An Zhao, Song Zhigang, Tang Hao, Han Lin, Xu Zhiyun
Department of Cardiovascular Surgery, Changhai Hospital, Second Military Medical University, Shanghai, China.
Department of Cardiovascular Surgery, Changhai Hospital, Second Military Medical University, Shanghai, China.
Heart Lung Circ. 2018 May;27(5):629-634. doi: 10.1016/j.hlc.2017.03.168. Epub 2017 May 29.
In this study, we investigated the surgical strategy for managing retrograde type A dissection (RTAD) after thoracic endovascular aortic repair (TEVAR) by reporting our experience and literature review.
From June 2011 to January 2014, nine patients with RTAD received surgical repair in our institution. The mean age of these patients was 49.3±10.7 years. Data on these RTAD patients was retrospectively collected for further analysis. Literature related to RTAD after TEVAR from 2006 to 2014 was reviewed using the following terms: thoracic endovascular aortic repair, retrograde type A dissection, stent induced new entry, and surgical repair.

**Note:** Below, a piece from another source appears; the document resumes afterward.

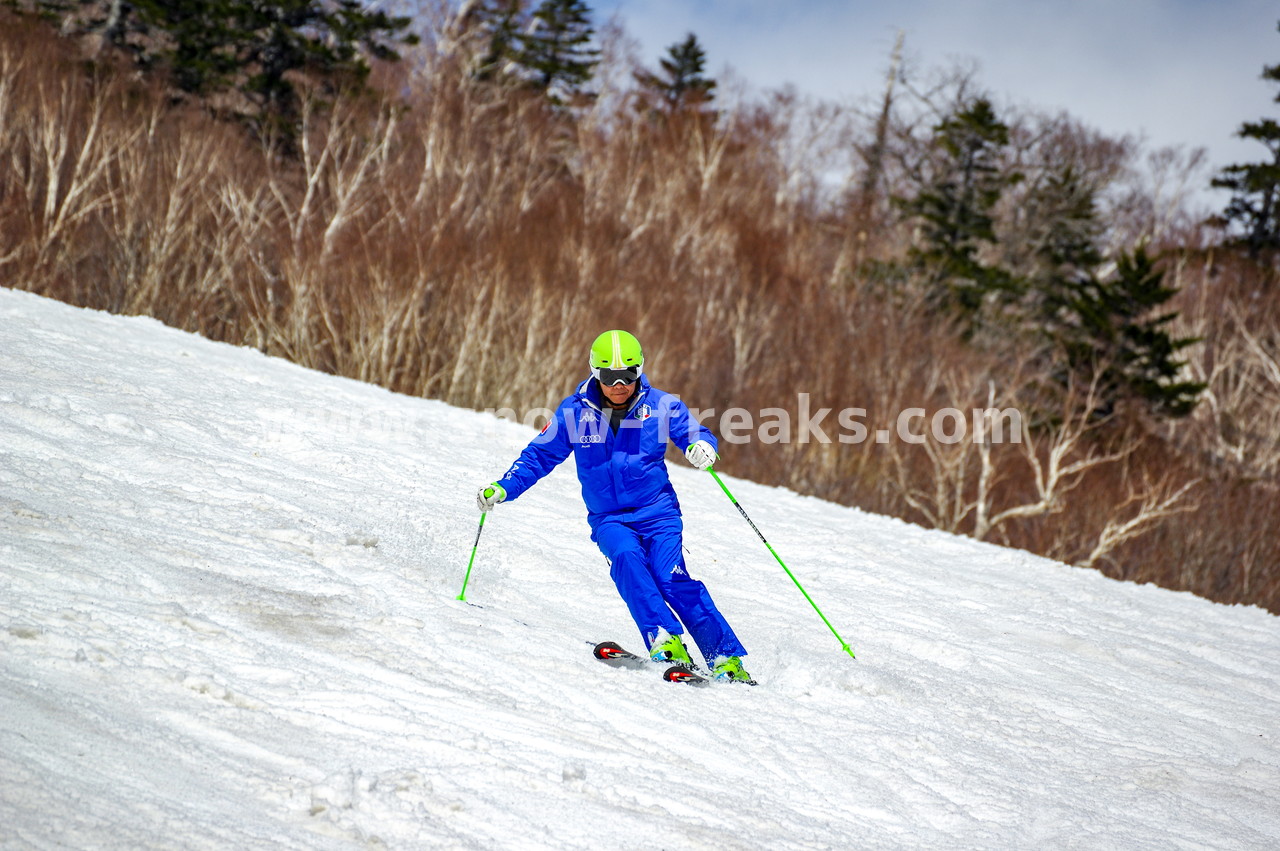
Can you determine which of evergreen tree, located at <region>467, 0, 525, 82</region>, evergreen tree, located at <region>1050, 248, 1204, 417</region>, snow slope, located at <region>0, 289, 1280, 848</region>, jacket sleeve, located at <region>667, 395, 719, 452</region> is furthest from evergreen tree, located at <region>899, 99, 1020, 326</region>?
jacket sleeve, located at <region>667, 395, 719, 452</region>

We adopted a total arch replacement combined with a stented elephant trunk implantation and partly preserved the previous TEVAR stent during operation. In-hospital death rate was 11.1% (one of nine). One patient (11.1%) developed paraparesis after operation. No late deaths or complications occurred during follow-up. Literature review identified four articles on the surgical management of RTAD after TEVAR. Our literature review also showed total arch replacement with the stented elephant trunk implantation might be associated with a better prognosis.

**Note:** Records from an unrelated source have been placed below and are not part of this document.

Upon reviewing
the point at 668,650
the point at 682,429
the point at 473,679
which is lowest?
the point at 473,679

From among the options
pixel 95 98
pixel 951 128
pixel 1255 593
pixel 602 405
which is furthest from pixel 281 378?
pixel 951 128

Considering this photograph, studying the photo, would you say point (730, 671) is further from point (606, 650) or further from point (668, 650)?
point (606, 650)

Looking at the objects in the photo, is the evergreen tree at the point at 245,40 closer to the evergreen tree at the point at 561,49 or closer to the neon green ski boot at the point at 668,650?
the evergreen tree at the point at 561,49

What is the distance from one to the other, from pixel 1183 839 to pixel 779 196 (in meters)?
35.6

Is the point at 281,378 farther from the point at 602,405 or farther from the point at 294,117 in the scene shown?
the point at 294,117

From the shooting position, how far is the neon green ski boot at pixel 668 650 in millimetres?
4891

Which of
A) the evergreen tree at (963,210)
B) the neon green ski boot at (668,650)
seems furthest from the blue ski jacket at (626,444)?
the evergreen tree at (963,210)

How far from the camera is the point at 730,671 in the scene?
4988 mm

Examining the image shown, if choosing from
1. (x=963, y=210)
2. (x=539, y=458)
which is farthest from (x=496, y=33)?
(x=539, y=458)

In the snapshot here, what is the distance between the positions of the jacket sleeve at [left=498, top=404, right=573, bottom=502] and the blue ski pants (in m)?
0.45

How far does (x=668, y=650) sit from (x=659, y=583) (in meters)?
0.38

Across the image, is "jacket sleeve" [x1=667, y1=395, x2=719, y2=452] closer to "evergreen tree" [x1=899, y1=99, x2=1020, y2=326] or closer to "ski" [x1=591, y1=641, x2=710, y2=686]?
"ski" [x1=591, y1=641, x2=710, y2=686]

Retrograde type A dissection is a serious complication after TEVAR. The induced factors of RTAD were various and complicated. Our experience and literature review indicates a combination of total arch replacement, stented elephant trunk implantation and partly preserving the previous TEVAR stent is feasible for the surgical repair of RTAD after TEVAR.
在本研究中,我们通过报告自身经验并进行文献回顾,探讨了胸主动脉腔内修复术(TEVAR)后逆行A型夹层(RTAD)的手术策略。
2011年6月至2014年1月,9例RTAD患者在我院接受了手术修复。这些患者的平均年龄为49.3±10.7岁。对这些RTAD患者的数据进行回顾性收集以作进一步分析。使用以下检索词对2006年至2014年与TEVAR术后RTAD相关的文献进行了回顾:胸主动脉腔内修复术、逆行A型夹层、支架导致的新破口以及手术修复。
我们采用全弓置换联合带支架象鼻植入术,并在手术中部分保留了先前的TEVAR支架。住院死亡率为11.1%(9例中的1例)。1例患者(11.1%)术后出现截瘫。随访期间未发生晚期死亡或并发症。文献回顾确定了4篇关于TEVAR术后RTAD手术治疗的文章。我们的文献回顾还显示,全弓置换联合带支架象鼻植入术可能与更好的预后相关。
逆行A型夹层是TEVAR术后的一种严重并发症。RTAD的诱发因素多样且复杂。我们的经验和文献回顾表明,全弓置换、带支架象鼻植入术以及部分保留先前的TEVAR支架相结合对于TEVAR术后RTAD的手术修复是可行的。